A few years back, while I was making a chocolate dessert during a cooking demonstration, I noticed a woman sitting in the third row was watching me with what I thought was disdain. Attempting to win her over, while everyone ate their samples I asked what she thought, and she responded matter-of-factly, “I don’t really like chocolate.” So smart-aleck me shot back, “You’re probably one of those lemon people!” To which she sheepishly nodded yes. I kept on baking and finished the class. But my accusatory words “one of those lemon people” stuck in my mind, and I worried for a long time that she might have been affronted by my comment. Years later, there she was again in my audience!
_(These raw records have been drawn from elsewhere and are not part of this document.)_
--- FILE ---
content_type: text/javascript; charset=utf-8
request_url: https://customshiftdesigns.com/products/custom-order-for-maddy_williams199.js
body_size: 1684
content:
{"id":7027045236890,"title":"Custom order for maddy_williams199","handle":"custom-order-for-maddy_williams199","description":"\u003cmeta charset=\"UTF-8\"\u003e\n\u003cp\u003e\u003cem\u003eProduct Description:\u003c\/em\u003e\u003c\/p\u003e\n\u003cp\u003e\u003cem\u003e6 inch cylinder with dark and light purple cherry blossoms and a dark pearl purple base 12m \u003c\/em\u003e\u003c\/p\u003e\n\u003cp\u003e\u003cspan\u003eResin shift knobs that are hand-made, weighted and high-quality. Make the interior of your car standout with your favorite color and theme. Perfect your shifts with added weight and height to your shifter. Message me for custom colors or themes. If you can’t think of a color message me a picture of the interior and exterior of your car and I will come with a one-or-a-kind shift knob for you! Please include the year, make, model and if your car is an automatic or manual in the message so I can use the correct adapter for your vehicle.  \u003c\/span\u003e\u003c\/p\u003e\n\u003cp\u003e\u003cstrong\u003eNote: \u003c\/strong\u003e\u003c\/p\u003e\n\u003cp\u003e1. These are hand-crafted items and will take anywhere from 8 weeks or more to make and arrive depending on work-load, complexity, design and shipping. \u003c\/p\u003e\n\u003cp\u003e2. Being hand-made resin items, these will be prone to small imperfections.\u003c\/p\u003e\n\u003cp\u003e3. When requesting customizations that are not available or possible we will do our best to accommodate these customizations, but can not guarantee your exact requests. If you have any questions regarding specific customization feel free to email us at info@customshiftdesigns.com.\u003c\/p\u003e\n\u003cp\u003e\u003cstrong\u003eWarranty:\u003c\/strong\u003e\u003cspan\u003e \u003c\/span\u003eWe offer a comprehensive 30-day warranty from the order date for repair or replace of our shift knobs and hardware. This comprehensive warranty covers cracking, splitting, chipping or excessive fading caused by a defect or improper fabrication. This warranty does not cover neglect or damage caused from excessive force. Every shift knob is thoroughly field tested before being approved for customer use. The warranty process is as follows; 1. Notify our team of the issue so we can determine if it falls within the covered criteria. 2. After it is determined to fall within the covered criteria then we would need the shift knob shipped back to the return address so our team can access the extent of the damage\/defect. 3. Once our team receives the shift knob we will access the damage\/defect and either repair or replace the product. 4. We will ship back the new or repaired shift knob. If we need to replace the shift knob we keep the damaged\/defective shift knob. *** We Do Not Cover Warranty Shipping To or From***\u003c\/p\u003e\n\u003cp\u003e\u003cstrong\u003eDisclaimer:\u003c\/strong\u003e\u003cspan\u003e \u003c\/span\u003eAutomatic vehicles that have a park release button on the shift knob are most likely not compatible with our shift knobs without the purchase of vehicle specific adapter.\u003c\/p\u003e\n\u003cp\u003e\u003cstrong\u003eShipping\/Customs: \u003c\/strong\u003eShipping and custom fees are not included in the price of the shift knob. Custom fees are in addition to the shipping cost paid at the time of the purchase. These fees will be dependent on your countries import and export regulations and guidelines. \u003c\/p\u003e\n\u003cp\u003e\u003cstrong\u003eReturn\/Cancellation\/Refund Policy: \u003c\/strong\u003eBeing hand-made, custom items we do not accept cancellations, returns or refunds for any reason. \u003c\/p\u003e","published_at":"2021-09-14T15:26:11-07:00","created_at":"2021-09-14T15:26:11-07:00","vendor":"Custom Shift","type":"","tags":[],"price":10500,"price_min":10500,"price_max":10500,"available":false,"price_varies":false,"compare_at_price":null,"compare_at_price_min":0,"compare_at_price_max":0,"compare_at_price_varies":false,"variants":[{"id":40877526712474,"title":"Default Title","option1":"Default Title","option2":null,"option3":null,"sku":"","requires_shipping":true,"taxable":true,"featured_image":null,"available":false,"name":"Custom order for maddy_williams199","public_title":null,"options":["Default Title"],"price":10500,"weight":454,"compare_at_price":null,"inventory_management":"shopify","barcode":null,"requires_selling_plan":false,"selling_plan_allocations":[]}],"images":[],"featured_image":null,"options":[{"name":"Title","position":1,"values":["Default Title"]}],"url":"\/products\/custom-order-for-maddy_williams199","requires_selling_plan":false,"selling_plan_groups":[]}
I was happy to see her, since experts advocate finding resolution to traumatic events in your life (like meeting someone who doesn’t like chocolate). Attempting reparation, I asked if I had offended her several years back. She was surprised that I even remembered and said that no, she wasn’t offended in the least. In fact, she even brought me a tasty gift (not chocolate…but I’m letting that go) and then slipped off into the night. So this is my gift back to her, the mysterious lemon lover, whoever and wherever you are.

Pineapple Granita

Curiously, this granita really comes alive when a few grains of coarse salt are flecked over each serving. When I had friends over for a taste, they were surprised to see me salting their granita, but they quickly changed their minds when they tasted it. Try fleur de sel, hand-harvested salt crystals from France, or whisper-thin squares of Maldon salt, from England.

Cranberry Granita

The arrival of cranberries in the fall magically coincides with the holiday food shopping frenzy. A wonder of nature? Or just good timing? Regardless, I’m happy whenever I find cranberries in abundance. Their flavor is invigorating and restorative, which is probably why they’re so popular around the time of year when many of us could use help after overindulging in copious holiday feasts.